[WHAT YOU WILL DO] Would you transcribe all of the data exactly, down to the last character?

[RECORDS FOR THIS EXERCISE]
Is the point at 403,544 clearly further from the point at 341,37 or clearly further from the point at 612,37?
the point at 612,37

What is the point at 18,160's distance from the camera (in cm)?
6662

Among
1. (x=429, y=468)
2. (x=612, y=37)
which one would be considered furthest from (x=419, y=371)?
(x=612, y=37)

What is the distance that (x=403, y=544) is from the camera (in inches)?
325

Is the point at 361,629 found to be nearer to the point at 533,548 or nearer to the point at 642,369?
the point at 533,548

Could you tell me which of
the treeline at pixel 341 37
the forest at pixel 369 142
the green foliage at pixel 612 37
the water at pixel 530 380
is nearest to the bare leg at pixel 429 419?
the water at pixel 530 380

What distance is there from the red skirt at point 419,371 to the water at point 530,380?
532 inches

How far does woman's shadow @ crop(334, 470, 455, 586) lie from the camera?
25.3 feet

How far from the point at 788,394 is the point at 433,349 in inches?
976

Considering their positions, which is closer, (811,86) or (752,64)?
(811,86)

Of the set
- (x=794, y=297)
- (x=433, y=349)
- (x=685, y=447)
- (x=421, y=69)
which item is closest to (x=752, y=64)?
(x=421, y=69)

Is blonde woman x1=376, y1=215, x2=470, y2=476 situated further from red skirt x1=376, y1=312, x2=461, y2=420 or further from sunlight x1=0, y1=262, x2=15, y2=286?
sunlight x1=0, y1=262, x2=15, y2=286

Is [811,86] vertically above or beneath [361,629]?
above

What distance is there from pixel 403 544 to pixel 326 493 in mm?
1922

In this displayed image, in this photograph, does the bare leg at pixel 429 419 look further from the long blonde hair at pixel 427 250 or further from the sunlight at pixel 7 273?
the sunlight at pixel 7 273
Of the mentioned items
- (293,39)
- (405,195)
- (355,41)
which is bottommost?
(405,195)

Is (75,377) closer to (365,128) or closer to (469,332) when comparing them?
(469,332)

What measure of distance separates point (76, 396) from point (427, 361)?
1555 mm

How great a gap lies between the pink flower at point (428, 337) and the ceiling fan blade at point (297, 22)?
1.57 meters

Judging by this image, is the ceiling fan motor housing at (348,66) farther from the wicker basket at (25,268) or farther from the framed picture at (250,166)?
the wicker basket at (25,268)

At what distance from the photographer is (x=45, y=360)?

[SOLUTION TO THE EXERCISE]
Is the point at 403,544 clearly further from the point at 341,37 or clearly further from the point at 612,37?
the point at 612,37

What is the point at 18,160's distance from the camera (in cm)?
6662

Among
1. (x=429, y=468)
2. (x=612, y=37)
which one would be considered furthest from (x=419, y=371)?
(x=612, y=37)

What is the distance that (x=403, y=544) is from the camera (in inches)?
325

Is the point at 361,629 found to be nearer to the point at 533,548 or nearer to the point at 642,369?
the point at 533,548

Could you tell me which of
the treeline at pixel 341 37
the forest at pixel 369 142
the green foliage at pixel 612 37
the water at pixel 530 380
is nearest to the bare leg at pixel 429 419?
the water at pixel 530 380

What distance is there from the red skirt at point 419,371 to the water at point 530,380?
532 inches

How far does woman's shadow @ crop(334, 470, 455, 586) lie from the camera?
25.3 feet

How far from the point at 788,394 is the point at 433,349 in inches?
976

Considering their positions, which is closer, (811,86) or (752,64)?
(811,86)

Of the set
- (x=794, y=297)
- (x=433, y=349)
- (x=685, y=447)
- (x=421, y=69)
which item is closest to (x=752, y=64)?
(x=421, y=69)

Is blonde woman x1=376, y1=215, x2=470, y2=476 situated further from red skirt x1=376, y1=312, x2=461, y2=420 or further from sunlight x1=0, y1=262, x2=15, y2=286?
sunlight x1=0, y1=262, x2=15, y2=286

Is [811,86] vertically above or beneath [361,629]?
above

What distance is there from pixel 403 544 to pixel 326 493 in mm?
1922

In this displayed image, in this photograph, does the bare leg at pixel 429 419 look further from the long blonde hair at pixel 427 250 or further from the sunlight at pixel 7 273?
the sunlight at pixel 7 273
Of the mentioned items
- (293,39)
- (405,195)
- (355,41)
which is bottommost?
(405,195)

Is (75,377) closer to (365,128) or closer to (469,332) when comparing them?
(469,332)

What measure of distance separates point (76, 396) from point (427, 361)?
1555 mm

How great a gap lies between the pink flower at point (428, 337) and the ceiling fan blade at point (297, 22)?
1.57 meters

Judging by this image, is the ceiling fan motor housing at (348,66) farther from the wicker basket at (25,268) or farther from the framed picture at (250,166)?
the wicker basket at (25,268)

At what distance from the photographer is (x=45, y=360)?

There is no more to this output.